◆ Exercise ◆
Show each line of the entries below that contains the word "nearest", copying those lines in full. Case counts, so a line only qualifies if the letters match in case.

◆ Material provided ◆
>> BEGIN

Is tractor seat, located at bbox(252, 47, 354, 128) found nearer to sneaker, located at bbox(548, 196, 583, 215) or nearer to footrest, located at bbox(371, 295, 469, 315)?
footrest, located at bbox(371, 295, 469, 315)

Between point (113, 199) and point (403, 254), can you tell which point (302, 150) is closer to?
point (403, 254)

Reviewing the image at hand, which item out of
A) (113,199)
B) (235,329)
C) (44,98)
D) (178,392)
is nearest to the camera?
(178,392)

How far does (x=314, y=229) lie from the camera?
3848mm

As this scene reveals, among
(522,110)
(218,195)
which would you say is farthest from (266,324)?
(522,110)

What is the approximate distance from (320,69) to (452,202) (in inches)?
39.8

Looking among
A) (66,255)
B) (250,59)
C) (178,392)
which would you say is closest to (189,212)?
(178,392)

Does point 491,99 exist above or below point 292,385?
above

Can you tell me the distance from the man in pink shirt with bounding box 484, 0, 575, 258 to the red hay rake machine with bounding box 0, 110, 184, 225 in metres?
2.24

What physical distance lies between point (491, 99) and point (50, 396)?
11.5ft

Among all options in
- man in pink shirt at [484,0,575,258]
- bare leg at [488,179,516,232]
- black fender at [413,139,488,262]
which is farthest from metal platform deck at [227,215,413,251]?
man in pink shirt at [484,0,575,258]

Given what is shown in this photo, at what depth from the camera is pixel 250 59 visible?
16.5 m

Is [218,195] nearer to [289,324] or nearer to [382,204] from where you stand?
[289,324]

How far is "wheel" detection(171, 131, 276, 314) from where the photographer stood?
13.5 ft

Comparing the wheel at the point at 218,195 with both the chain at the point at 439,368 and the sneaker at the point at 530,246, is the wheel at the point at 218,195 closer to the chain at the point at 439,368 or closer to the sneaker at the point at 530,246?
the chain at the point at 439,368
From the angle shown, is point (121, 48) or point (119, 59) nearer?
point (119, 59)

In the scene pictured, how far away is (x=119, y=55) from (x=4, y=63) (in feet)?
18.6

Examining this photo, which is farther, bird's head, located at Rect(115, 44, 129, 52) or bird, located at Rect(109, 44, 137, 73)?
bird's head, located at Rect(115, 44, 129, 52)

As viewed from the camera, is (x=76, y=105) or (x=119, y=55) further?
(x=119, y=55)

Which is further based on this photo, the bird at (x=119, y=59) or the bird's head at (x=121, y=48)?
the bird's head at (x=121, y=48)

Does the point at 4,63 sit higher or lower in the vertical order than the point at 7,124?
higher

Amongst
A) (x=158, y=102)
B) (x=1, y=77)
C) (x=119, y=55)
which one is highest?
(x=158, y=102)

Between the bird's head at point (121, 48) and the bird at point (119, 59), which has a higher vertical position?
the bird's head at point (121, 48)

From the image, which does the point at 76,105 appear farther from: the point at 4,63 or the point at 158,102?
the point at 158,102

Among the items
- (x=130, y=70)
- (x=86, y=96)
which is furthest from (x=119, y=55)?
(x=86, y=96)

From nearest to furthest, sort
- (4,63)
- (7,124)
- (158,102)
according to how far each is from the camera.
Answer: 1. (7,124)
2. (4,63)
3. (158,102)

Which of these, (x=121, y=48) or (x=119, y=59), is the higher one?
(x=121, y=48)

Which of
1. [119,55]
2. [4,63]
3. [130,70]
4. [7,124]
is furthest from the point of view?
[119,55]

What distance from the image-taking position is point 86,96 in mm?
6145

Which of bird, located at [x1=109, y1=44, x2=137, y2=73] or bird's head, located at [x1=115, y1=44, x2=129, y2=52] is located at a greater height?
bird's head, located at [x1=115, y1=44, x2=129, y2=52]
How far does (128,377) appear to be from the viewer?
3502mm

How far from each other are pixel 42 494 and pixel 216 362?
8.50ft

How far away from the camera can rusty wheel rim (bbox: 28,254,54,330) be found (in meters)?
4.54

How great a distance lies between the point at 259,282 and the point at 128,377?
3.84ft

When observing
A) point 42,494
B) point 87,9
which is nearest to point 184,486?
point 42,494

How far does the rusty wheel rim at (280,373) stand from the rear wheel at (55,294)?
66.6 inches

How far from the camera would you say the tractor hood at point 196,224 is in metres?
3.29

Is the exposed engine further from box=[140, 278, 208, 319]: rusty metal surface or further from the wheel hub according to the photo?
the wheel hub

>> END

◆ Correct answer ◆
is nearest to the camera?
From nearest to furthest, sort
which is nearest to point 184,486?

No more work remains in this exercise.